1637 pediram nacionalidade, mas apenas quatro pessoas a viram reconhecida
O Instituto de Registos e Notariado (IRN) recebeu 1637 pedidos de reconhecimento de cidadania portuguesa originária, a maioria de estrangeiros netos de cidadãos nacionais. Os requerimentos deram entrada nos últimos seis meses, desde que o regulamento para estes processos entrou em vigor, tendo sido até agora deferidos apenas quatro casos, segundo fonte oficial do Ministério da Justiça (MJ). Um deles, conforme o DN já noticiou, é o de Raul Schmidt, perseguido pelas autoridades brasileiras da operação Lava-Jato, que pediram a Portugal a sua extradição.
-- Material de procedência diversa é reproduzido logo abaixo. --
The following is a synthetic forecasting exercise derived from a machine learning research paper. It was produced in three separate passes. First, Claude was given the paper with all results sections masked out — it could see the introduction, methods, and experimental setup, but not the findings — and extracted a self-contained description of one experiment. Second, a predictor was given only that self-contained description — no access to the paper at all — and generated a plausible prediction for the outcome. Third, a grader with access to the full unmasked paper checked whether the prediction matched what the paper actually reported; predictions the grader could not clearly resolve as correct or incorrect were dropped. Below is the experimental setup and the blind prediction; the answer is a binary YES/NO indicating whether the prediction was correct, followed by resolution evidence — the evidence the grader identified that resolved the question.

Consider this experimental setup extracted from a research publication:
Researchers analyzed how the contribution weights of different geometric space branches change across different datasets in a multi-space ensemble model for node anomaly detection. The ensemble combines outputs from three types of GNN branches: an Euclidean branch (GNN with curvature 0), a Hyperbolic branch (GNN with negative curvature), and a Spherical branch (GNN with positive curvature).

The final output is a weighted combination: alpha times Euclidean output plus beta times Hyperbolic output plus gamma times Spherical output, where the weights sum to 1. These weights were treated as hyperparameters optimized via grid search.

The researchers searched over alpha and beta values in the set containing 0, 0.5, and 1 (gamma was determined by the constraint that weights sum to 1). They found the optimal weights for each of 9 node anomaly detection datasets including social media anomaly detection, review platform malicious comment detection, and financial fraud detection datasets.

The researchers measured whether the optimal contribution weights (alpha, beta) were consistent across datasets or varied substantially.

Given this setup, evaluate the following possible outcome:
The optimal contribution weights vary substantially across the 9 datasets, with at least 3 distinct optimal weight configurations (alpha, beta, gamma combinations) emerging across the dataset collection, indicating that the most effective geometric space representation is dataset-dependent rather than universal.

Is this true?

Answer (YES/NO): YES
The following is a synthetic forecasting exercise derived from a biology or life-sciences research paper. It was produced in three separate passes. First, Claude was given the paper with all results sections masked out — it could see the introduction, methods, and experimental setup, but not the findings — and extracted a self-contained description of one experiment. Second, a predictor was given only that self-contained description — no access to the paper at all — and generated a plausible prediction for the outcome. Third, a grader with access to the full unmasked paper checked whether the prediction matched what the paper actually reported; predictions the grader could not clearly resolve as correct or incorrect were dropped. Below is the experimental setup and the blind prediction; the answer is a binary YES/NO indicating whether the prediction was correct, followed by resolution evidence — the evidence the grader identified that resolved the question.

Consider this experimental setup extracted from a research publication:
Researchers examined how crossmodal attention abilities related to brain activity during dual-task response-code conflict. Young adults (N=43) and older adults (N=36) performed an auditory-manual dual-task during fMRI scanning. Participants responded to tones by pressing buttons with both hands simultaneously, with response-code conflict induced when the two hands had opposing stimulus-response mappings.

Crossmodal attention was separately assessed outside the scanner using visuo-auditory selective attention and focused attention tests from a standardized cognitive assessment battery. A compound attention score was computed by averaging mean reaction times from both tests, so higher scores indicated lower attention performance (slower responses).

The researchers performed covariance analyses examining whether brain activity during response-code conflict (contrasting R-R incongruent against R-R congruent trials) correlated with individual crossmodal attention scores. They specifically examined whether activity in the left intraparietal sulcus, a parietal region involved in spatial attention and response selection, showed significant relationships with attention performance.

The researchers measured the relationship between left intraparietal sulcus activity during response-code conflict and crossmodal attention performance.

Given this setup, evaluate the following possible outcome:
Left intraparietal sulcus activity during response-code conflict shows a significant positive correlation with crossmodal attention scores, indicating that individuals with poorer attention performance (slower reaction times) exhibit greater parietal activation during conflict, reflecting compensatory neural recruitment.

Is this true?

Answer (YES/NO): NO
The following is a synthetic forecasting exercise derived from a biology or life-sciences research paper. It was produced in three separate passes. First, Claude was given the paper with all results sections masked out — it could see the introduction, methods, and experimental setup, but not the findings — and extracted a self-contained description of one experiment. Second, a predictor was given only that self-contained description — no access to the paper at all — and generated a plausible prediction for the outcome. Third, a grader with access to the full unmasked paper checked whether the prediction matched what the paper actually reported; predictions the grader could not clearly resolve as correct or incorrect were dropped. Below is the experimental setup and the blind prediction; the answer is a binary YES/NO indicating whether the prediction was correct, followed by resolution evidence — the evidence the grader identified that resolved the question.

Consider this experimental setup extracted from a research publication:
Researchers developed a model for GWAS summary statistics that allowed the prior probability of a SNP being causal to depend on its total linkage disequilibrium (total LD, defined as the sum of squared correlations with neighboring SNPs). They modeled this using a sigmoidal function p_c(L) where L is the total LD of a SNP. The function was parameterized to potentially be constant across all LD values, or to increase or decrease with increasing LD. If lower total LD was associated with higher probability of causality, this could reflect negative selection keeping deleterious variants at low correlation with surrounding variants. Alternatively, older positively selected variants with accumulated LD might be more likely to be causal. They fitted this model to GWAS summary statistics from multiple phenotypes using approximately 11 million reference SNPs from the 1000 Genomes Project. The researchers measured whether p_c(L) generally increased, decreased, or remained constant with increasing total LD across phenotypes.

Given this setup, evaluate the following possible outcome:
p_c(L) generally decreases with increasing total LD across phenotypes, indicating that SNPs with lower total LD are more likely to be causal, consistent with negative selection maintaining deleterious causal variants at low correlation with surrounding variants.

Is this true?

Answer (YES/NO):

De acordo com os dados do gabinete da ministra Francisca van Dunem, já foram analisados 248 processos e apenas aqueles quatro (três dos quais brasileiros) "obtiveram decisão favorável".
Dos requerimentos, apenas 25% (cerca de 400) são de pessoas que já têm a nacionalidade portuguesa, por naturalização. Há 1237 que são estrangeiros, sendo a maioria dos pedidos, assinala o MJ, de pessoas dos Países Africanos de Língua Oficial Portuguesa (PALOP). Para este reconhecimento ser averbado na respetiva certidão de nascimento têm de pagar uma taxa de 175 euros, mas este estatuto beneficia também o cônjuge e os filhos.
Segundo a legislação, a nacionalidade portuguesa originária pode ser atribuída a netos de portugueses nascidos no estrangeiro que, entre outros requisitos, tenham "laços de efetiva ligação à comunidade nacional".
Há ainda outras condições cumulativas: declararem que querem ser portugueses; não tenham sido condenados, com trânsito em julgado da sentença, pela prática de crime punível com pena de prisão de máximo igual ou superior a três anos; inscrevam o seu nascimento no registo civil português.
Para provar a "efetiva ligação à comunidade nacional", terão de demonstrar ou que residem em Portugal, ou que aqui se deslocam regularmente, ou até que estão ligados a uma comunidade histórica no estrangeiro e participam na vida cultural e recreativa da comunidade.
A notícia do DN do passado dia 13 de janeiro, segundo a qual o IRN tinha reconhecido a cidadania originária a Raul Schmidt, nascido no Brasil, neto de portugueses e que tinha obtido a cidadania "derivada" (por naturalização) desde 2011, provocou uma onda de protestos entre muitos requerentes que estão a aguardar resposta.
Schmidt tem um processo de extradição pendente, para responder no Brasil pelo crimes de corrupção e branqueamento de capitais e organização criminosa, que a ministra da Justiça tinha autorizado. A sua defesa recorreu e pediu "urgência" na concessão da cidadania originária, para impedir que fosse deportado e fosse julgado em Portugal. Com este reconhecimento, a ministra da Justiça está a reavaliar o processo.
Numa página de Facebook designada Forum Cidadania Portuguesa são inúmeras as reclamações e acusações de "favorecimento" a Raul Schmidt, por ter sido atendido em "tempo recorde".
O advogado Maurício Gonçalves, que está a tratar de muitas destas ocorrências (cerca de duas centenas de clientes brasileiros), admite que está "chocado" com o caso de Raul Schmidt. "Acho estranho que tendo eu centenas de processos pendentes, que nenhum deles tenha sido sequer ainda numerado pelo IRN - o que demonstra a demora - e que não me seja dada qualquer informação", declara.
Contactado pelo DN, o advogado de Raul Schmidt nega qualquer "tratamento especial". "Simplesmente, tendo em conta o risco da extradição, pedimos urgência na resposta. Raul Schmidt já é português desde 2011, é neto de portugueses e cumpre todos os requisitos legais", explica Pedro Delille. O Ministério da Justiça, que analisa os requerimentos por ordem de chegada, confirma que o pedido deu entrada a 11 de julho de 2017 e que foi solicitada "urgência na análise do processo" no dia 13 de outubro. Esse pedido de urgência, afiança o MJ, "foi deferido em 27/11/2017" com "fundamento na circunstância, invocada pelo requerente, de que o tempo da tramitação processual poderia causar prejuízos irreparáveis uma vez que, na perspetiva do requerente, a aquisição da nacionalidade originária afastaria a possibilidade de extradição".